_DOCUMENT SOURCE:_
┌──
Quand l’instinct de la meute ressurgit…
La violence s’installe dans tous les étages de la société. La violence physique bien sûr. Une violence qui ronge désormais tout ce qui fonde la vie commune en société. Une culture presque bien ancrée dans les moeurs d’un peuple que l’on dit pacifique et paisible à souhait.
La violence s’installe dans tous les étages de la société. La violence physique bien sûr. Une violence qui ronge désormais tout ce qui fonde la vie commune en société. Une culture presque bien ancrée dans les moeurs d’un peuple que l’on dit pacifique et paisible à souhait. Le nombre de crimes violents n’a jamais été aussi élevé, même dans les périodes les plus critiques que le pays a traversées, comme les années soixante où la misère et la disette ont durement frappé, en particulier dans les régions les plus reculées du pays.
Fait nouveau, la violence de nos jours se conjugue désormais à des « droits » nouveaux nés dans un contexte révolutionnaire qui tutoie toutes les formes de transgression, lesquelles font le terreau à une nouvelle société mafieuse, clanique, corporatiste, anarchique etc. Une violence qui exacerbe chez l’individu l’instinct de la meute, contre lequel l’humanité a consacré toutes ses sciences, exactes et humaines. Dans un lieu public, un groupe de personnes entourent un individu, le tuent sur le coup, blessant au passage son père. Un grand moment d’émotion que la société s’impose en pareils moments comme catharsis, et le dossier prend son cours bureaucratique dans les couloirs de la police et de la Justice.
Pourtant, la société civile et ses associations et organisations savent mieux que quiconque que la violence physique est le corollaire d’une série de violences morales, politiques, économiques, culturelles et sociales que l’on rechigne à nommer par peur ou par hypocrisie, si ce n’est par conformisme au politiquement correct.
└──
_CONSIGNE:_ Recopiez sans rien changer le passage du texte sur la violence qui commence par « Fait nouveau, la » et se poursuit jusqu'à « de la Justice. ».

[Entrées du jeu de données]
┌──
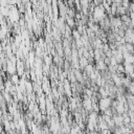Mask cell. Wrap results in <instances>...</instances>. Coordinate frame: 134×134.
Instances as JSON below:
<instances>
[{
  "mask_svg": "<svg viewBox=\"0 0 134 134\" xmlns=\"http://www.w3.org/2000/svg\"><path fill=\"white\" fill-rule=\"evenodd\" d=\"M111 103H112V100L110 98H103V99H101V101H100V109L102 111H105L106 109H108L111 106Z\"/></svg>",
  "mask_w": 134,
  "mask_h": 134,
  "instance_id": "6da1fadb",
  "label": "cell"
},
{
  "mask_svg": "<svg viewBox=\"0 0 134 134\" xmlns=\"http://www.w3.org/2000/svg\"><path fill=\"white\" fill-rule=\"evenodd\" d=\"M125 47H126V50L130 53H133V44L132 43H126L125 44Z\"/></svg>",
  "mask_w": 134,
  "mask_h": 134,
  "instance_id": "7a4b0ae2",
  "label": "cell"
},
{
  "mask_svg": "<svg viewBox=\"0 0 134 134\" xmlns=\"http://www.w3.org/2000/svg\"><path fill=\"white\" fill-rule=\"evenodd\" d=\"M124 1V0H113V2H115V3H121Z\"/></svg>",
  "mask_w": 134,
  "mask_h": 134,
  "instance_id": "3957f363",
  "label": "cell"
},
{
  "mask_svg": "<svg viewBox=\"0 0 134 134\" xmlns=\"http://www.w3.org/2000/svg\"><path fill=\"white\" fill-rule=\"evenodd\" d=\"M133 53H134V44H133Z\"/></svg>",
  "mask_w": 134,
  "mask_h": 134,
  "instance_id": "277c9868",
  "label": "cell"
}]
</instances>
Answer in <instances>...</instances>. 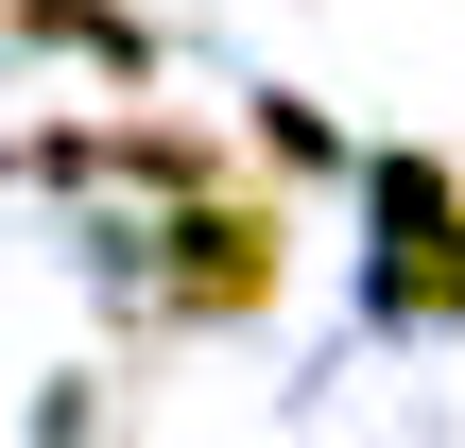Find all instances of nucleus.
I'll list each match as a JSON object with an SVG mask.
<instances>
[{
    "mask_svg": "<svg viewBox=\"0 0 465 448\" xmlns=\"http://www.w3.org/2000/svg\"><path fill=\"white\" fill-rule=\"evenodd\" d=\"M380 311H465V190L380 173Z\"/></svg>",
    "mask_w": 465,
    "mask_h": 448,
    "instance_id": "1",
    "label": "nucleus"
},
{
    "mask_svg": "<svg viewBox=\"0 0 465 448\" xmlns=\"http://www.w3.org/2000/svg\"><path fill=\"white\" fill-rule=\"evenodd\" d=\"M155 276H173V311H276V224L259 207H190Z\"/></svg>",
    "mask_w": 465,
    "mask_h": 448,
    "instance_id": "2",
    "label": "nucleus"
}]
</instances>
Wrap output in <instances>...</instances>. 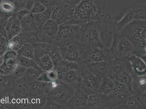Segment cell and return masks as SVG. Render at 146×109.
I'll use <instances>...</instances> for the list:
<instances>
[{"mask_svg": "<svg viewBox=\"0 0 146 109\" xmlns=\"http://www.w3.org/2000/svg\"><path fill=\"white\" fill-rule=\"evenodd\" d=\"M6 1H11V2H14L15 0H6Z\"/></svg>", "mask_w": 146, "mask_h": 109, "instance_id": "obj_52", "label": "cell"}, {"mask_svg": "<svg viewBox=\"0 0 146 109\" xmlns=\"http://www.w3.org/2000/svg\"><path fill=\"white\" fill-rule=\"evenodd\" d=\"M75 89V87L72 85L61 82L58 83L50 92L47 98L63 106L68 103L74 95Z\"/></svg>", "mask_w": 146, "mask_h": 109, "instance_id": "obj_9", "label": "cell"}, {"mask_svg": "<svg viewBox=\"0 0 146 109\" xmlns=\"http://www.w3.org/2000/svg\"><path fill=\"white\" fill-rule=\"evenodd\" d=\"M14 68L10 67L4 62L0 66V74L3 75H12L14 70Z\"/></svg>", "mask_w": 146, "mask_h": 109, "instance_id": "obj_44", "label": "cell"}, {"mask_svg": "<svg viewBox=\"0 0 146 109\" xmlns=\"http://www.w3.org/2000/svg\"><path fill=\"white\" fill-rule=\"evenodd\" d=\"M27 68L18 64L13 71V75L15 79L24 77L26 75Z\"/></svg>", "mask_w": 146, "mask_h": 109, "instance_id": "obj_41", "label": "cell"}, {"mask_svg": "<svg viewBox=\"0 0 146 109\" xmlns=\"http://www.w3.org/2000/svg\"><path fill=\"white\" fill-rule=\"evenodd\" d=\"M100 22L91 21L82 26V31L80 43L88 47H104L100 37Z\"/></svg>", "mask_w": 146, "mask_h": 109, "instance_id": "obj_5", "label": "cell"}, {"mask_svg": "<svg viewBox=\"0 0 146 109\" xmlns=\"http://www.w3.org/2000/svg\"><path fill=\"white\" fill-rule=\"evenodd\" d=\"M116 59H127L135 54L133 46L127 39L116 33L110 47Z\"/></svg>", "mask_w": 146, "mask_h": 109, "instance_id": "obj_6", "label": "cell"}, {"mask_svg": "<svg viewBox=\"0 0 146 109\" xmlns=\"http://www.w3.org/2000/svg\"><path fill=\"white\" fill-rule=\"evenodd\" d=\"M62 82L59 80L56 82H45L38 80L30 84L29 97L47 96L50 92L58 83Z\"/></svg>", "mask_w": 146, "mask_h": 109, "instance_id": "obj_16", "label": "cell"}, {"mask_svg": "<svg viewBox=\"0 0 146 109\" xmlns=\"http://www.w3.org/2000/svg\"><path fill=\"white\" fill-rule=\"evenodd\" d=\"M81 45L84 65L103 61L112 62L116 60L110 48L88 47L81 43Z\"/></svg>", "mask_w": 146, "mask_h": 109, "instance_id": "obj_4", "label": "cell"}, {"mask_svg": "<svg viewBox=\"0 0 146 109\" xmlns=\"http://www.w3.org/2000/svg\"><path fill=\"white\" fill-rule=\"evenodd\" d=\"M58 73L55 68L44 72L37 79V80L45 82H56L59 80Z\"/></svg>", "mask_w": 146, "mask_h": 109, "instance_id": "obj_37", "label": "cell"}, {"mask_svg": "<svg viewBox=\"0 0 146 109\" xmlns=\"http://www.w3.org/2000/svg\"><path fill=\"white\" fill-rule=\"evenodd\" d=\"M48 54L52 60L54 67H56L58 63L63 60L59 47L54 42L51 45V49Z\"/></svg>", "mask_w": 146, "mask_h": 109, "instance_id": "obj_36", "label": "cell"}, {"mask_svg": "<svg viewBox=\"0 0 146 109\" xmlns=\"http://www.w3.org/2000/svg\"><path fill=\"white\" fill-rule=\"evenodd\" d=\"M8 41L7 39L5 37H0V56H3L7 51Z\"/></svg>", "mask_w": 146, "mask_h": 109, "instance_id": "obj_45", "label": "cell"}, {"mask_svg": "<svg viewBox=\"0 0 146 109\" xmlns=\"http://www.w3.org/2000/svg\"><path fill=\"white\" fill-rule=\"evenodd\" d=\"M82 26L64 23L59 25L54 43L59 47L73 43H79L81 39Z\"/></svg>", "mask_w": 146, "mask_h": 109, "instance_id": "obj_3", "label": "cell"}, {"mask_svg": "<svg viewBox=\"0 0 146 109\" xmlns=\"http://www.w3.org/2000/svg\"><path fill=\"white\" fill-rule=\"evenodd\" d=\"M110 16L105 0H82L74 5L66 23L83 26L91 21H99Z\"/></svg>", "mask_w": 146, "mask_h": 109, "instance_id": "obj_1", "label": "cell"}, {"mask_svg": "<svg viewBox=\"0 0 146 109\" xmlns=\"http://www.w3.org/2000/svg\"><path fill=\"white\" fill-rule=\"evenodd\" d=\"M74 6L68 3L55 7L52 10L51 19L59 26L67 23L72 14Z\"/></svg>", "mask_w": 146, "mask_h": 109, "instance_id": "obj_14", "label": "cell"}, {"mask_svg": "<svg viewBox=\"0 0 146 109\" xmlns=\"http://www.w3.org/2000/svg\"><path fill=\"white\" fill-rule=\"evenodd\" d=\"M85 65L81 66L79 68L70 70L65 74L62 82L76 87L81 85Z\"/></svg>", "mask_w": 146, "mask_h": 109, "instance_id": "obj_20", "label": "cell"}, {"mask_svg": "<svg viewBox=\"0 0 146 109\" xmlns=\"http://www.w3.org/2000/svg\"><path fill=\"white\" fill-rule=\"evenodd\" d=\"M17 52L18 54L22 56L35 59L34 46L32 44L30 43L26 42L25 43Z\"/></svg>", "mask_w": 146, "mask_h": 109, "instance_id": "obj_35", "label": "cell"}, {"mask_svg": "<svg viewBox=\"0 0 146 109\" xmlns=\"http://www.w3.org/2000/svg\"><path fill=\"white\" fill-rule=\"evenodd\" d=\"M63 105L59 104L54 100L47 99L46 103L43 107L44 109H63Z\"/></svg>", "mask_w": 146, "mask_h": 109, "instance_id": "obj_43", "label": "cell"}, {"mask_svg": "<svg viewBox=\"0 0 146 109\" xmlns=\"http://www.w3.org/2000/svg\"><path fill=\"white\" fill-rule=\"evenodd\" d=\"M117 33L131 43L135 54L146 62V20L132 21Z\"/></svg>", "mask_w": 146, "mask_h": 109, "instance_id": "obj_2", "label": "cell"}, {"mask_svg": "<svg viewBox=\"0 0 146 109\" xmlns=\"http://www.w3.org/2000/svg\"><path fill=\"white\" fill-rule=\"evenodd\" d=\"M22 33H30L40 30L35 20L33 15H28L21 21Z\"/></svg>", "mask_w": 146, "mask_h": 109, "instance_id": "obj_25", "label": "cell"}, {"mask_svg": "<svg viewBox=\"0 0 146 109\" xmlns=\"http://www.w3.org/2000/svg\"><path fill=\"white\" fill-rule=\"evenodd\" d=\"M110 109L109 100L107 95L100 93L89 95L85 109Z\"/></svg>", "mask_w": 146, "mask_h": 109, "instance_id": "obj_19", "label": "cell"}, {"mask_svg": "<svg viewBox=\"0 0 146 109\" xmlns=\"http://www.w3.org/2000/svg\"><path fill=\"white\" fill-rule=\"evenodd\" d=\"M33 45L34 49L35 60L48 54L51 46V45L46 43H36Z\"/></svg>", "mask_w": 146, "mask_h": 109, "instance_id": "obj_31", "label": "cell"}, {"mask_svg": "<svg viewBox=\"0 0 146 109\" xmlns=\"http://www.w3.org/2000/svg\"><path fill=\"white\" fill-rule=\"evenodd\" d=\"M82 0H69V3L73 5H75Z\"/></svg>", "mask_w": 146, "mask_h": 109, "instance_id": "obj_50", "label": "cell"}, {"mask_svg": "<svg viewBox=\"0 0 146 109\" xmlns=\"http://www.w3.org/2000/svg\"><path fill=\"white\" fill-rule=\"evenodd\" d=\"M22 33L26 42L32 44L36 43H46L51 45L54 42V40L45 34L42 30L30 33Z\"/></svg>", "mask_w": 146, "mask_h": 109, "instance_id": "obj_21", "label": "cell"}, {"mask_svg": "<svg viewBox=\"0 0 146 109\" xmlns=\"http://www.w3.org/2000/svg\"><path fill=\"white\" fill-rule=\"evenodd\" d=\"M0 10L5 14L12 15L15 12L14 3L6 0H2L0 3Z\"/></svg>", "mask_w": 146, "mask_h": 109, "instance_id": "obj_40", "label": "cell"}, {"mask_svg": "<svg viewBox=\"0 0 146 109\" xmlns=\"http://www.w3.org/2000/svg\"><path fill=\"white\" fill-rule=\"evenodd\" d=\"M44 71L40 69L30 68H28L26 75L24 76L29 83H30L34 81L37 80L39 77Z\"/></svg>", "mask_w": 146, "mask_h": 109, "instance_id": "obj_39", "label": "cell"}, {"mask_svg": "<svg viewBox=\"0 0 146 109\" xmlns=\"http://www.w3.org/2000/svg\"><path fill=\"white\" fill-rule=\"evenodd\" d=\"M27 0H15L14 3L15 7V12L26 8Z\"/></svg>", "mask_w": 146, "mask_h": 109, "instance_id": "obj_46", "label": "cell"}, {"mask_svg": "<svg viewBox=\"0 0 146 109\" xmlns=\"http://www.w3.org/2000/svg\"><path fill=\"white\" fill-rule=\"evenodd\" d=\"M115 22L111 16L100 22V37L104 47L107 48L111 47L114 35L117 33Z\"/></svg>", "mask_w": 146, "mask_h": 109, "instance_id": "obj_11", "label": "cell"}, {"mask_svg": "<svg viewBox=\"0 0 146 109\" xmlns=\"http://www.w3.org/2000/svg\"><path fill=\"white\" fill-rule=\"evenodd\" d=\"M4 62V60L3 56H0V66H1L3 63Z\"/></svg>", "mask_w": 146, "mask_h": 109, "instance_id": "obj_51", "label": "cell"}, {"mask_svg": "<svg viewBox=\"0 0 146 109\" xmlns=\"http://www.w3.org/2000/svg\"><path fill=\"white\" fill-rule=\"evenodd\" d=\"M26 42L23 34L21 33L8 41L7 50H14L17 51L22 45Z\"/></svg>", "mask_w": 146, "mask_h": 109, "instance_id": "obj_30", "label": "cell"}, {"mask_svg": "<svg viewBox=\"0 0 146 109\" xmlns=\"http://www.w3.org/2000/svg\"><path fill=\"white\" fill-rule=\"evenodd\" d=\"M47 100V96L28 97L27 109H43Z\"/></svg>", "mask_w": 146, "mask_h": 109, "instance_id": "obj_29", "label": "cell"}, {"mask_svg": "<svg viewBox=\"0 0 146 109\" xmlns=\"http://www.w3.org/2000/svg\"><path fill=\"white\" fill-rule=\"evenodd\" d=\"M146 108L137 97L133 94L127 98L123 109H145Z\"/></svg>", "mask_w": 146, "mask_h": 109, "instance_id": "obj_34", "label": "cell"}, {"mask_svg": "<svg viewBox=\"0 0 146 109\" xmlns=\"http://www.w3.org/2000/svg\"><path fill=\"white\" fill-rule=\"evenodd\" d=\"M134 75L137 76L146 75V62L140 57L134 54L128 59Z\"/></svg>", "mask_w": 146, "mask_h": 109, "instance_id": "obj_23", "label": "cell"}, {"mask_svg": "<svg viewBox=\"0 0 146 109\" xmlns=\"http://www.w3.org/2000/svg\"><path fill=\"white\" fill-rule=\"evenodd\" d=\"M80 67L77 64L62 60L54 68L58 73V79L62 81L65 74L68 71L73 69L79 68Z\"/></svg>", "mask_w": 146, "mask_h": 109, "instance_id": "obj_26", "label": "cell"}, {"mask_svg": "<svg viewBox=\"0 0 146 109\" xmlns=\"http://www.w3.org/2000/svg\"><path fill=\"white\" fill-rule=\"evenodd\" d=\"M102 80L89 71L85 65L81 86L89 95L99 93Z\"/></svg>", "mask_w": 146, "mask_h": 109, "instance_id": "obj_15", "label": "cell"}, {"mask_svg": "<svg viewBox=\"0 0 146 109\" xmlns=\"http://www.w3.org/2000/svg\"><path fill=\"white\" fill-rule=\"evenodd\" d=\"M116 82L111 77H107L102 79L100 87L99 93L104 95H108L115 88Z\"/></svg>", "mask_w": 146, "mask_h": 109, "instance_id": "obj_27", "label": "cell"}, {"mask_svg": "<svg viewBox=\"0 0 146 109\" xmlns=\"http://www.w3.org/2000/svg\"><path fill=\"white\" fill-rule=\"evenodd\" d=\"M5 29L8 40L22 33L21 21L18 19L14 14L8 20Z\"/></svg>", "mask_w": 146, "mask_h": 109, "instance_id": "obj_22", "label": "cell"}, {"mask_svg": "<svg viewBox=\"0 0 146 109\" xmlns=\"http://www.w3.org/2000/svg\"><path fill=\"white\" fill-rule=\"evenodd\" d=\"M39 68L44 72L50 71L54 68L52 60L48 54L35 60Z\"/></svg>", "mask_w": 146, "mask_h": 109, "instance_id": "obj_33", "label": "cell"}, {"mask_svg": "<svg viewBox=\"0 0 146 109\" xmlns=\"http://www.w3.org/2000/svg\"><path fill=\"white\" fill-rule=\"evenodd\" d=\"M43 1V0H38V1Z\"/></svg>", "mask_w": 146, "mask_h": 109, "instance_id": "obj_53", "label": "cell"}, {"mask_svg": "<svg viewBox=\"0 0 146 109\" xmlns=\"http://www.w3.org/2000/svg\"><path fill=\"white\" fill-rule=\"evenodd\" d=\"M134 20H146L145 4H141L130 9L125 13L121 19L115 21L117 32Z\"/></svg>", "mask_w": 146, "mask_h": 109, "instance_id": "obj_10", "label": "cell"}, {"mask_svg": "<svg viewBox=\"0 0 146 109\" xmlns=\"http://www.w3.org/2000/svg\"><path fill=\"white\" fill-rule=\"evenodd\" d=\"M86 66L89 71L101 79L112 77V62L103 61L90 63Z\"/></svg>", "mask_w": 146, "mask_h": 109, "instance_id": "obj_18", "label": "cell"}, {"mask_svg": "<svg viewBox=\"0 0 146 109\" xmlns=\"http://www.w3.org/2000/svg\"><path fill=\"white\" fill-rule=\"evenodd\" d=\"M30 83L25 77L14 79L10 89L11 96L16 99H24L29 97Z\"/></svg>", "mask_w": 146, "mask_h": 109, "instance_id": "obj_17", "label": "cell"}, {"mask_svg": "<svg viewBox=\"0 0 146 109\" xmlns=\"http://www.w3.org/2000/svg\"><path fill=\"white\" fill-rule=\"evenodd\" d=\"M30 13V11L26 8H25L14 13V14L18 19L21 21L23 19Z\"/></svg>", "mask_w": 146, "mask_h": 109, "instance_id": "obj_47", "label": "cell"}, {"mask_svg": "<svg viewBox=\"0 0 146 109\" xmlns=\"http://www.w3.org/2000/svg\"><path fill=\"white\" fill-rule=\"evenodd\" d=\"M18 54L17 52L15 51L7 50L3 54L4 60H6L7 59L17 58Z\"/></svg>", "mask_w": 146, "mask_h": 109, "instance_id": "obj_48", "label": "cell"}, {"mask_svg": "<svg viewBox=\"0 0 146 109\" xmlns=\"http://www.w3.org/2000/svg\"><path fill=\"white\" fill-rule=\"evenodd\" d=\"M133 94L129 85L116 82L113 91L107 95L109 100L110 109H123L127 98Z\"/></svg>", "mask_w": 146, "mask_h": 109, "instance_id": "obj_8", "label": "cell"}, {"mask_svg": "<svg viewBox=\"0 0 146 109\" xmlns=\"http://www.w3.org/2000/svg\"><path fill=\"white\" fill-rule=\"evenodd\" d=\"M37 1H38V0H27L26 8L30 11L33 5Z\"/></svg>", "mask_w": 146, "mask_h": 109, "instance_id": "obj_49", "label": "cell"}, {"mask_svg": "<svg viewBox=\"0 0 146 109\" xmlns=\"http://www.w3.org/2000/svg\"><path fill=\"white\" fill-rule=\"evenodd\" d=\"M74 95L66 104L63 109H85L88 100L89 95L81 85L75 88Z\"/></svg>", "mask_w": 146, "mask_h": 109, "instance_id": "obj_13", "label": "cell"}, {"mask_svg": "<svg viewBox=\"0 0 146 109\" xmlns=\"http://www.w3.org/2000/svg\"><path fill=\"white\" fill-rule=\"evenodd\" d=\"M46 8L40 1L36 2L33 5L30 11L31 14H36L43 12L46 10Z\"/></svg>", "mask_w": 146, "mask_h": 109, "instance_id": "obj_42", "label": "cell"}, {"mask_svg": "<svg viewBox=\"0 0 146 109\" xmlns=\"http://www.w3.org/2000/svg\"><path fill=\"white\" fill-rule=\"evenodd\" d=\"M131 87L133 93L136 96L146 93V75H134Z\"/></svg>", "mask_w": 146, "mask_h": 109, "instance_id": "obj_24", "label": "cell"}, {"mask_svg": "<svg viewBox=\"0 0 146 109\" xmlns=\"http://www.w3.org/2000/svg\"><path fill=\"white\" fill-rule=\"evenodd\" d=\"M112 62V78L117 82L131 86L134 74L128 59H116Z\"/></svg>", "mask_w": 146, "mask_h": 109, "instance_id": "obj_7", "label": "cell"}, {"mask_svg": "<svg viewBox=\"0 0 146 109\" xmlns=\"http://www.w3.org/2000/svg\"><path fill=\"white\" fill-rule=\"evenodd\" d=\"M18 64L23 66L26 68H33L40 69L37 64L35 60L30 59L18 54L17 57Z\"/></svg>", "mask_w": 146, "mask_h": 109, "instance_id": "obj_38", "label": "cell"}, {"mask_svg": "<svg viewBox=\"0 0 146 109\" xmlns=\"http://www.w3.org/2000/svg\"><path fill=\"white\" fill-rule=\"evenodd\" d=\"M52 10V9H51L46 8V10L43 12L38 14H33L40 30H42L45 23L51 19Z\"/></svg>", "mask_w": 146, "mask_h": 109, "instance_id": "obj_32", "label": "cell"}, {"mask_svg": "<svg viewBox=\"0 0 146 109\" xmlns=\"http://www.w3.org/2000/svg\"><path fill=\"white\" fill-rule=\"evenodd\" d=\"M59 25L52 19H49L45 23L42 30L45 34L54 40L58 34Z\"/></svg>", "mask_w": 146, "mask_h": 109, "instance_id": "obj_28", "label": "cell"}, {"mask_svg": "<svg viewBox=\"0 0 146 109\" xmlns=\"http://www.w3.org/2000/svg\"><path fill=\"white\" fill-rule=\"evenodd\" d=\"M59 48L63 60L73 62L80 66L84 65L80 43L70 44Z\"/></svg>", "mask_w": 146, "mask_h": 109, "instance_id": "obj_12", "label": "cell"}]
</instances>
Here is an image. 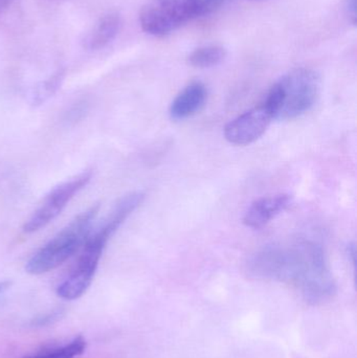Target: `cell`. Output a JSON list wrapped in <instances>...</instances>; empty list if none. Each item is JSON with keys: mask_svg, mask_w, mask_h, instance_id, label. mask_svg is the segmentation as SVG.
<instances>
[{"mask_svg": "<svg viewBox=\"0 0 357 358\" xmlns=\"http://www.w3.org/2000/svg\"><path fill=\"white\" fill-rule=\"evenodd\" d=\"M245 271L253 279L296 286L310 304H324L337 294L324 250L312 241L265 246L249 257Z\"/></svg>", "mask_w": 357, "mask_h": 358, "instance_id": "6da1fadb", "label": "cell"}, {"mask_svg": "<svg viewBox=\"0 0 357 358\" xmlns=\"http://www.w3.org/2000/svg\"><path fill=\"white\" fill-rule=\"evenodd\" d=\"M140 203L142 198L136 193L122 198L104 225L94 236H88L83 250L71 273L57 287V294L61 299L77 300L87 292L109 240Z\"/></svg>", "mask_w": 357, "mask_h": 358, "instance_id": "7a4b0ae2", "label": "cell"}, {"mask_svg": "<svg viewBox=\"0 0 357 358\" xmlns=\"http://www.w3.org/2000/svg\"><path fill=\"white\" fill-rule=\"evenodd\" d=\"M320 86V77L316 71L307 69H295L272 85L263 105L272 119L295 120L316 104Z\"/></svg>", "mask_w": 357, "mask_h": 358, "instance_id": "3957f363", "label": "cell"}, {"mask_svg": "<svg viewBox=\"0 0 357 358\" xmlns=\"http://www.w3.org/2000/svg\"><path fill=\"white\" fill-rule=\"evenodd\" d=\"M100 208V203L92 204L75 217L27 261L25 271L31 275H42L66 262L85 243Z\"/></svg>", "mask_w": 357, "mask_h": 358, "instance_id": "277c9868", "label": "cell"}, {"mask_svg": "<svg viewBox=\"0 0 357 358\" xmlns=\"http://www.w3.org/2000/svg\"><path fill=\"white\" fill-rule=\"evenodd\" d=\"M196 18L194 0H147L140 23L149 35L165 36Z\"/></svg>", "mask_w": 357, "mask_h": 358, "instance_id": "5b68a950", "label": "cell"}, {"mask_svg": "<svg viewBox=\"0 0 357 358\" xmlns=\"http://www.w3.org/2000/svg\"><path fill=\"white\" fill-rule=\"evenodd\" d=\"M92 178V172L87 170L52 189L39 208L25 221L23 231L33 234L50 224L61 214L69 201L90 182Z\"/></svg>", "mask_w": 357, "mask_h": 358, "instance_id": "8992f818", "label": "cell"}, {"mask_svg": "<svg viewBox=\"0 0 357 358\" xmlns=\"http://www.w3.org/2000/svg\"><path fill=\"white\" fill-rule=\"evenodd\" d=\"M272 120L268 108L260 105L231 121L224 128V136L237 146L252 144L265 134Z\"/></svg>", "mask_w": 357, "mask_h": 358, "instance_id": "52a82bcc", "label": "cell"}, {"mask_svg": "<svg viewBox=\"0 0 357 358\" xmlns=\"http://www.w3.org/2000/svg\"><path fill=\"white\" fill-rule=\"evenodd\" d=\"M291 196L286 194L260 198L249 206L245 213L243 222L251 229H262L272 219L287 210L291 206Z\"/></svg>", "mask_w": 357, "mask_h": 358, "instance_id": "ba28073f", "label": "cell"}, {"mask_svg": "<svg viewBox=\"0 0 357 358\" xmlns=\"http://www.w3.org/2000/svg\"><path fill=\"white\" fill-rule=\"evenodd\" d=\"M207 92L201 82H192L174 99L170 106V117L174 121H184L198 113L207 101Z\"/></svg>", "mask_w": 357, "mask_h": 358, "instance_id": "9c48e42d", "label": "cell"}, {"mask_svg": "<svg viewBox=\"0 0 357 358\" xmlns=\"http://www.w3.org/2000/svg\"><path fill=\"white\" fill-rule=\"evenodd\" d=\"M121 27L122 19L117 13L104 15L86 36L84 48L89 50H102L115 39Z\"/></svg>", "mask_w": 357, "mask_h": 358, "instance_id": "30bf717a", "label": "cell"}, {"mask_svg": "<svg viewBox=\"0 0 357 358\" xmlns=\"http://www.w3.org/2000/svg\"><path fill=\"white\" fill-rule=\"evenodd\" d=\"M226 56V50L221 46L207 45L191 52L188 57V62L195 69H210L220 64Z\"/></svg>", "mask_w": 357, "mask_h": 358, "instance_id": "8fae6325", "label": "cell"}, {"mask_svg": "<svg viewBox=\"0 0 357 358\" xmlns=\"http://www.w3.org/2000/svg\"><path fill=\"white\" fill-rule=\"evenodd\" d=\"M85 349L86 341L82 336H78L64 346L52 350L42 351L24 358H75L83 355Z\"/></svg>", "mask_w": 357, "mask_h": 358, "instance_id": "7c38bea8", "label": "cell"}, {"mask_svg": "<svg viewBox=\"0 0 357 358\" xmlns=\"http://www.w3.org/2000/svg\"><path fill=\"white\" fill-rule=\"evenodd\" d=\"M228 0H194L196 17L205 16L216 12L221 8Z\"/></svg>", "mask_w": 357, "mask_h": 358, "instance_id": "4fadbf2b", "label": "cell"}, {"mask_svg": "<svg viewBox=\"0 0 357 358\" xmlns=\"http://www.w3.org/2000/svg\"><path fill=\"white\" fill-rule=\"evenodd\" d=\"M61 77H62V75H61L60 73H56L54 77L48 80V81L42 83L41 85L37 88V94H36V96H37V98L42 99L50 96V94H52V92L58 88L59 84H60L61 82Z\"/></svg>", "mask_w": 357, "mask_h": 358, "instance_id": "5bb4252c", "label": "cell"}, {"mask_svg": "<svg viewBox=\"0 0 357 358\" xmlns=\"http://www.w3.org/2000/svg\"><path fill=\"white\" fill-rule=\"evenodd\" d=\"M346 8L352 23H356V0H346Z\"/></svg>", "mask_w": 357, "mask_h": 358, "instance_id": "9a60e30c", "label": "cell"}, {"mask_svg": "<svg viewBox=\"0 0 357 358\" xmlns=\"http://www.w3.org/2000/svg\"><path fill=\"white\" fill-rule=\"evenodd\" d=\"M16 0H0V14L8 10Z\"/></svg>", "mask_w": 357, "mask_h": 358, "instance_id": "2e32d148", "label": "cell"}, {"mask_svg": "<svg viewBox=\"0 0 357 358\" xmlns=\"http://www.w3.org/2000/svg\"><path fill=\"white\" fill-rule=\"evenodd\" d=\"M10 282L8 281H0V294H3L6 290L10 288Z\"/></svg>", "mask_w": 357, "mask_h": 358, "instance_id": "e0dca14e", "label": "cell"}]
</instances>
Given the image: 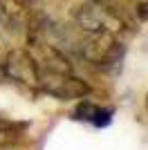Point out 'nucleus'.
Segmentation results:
└──
_CORRIGÉ:_
Fait nouveau, la violence de nos jours se conjugue désormais à des « droits » nouveaux nés dans un contexte révolutionnaire qui tutoie toutes les formes de transgression, lesquelles font le terreau à une nouvelle société mafieuse, clanique, corporatiste, anarchique etc. Une violence qui exacerbe chez l’individu l’instinct de la meute, contre lequel l’humanité a consacré toutes ses sciences, exactes et humaines. Dans un lieu public, un groupe de personnes entourent un individu, le tuent sur le coup, blessant au passage son père. Un grand moment d’émotion que la société s’impose en pareils moments comme catharsis, et le dossier prend son cours bureaucratique dans les couloirs de la police et de la Justice.